Legendary punk poet Dr John Cooper Clarke will perform at Durham’s Gala Theatre on Saturday 6th May.

Born in Salford, Greater Manchester, John became well-known in the 1970s as a ‘people’s poet’. He toured with punk bands, delivering verse based on observations of everyday life and laden with extremely colourful language.

John has supported bands such as The Sex Pistols, The Clash, Siouxsie and the Banshees, and New Order. His poetry has been put to music by The Arctic Monkeys and has featured on the end credits of The Sopranos. One poem has even made it onto the school curriculum.

Dr John Cooper Clarke has appeared on TV shows like Have I Got News for You, Never Mind the Buzzcocks and 8 out of 10 Cats.

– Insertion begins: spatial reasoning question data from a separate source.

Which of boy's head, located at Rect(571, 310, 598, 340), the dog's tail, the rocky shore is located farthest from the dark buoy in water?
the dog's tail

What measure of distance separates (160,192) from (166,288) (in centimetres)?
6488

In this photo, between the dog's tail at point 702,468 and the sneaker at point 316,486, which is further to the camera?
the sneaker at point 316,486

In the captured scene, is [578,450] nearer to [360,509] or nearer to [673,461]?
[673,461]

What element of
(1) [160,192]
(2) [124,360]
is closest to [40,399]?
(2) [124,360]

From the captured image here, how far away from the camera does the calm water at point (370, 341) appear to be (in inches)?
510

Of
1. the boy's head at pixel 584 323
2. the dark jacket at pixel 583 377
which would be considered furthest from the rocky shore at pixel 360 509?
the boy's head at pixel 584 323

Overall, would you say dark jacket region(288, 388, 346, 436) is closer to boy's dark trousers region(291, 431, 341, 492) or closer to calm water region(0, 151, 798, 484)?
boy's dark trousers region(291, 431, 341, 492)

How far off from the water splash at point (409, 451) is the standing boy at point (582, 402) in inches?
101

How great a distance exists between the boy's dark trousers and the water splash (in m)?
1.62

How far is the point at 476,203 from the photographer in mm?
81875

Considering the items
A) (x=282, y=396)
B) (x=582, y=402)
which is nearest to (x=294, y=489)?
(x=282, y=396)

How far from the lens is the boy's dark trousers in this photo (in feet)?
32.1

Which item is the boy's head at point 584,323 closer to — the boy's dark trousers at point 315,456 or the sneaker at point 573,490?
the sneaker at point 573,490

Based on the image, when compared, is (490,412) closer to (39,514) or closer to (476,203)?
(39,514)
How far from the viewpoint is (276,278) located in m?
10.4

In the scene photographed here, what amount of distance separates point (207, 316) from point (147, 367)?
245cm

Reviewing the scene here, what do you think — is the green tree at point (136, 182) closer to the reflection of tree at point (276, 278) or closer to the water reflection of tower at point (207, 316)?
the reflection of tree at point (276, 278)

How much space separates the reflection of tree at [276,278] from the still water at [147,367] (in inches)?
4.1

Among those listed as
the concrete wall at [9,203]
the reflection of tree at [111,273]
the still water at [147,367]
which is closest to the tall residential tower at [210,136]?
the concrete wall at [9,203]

He has a new album coming out, on which he will be singing, called This Time It’s Personal, made with Hugh Cornwell, formerly of The Stranglers.

The show at the Gala Theatre will feature classic poems, newer material and John’s ponderings on modern life. Poets Mike Garry and Toria Garbutt will also be appearing.

Durham Magazine had the privilege of getting together with Dr John Cooper Clarke for a chat:

Your shows seem to mix performance poetry and stand-up comedy, which is something quite unusual. How did this mixture come about?

Well, I guess it’s the comedy that makes it a performance. I ain’t exactly juggling with chainsaws or anything, you know. The performance is really in the recital of the poetry, but I suppose it becomes a bit more of a performance if there’s the odd gag in there. I make it as entertaining as I can, in other words.

photo courtesy of Bryan Ledgard, from Flickr Creative Commons
John Cooper Clarke (photo courtesy of Bryan Ledgard, from Flickr Creative Commons)

You swear a lot in your shows.

Well, I swear a lot in real life.

Have you ever been banned from anywhere for swearing?

For swearing, no. I’m not a barbarian; I can usually socially navigate situations and adjust my language.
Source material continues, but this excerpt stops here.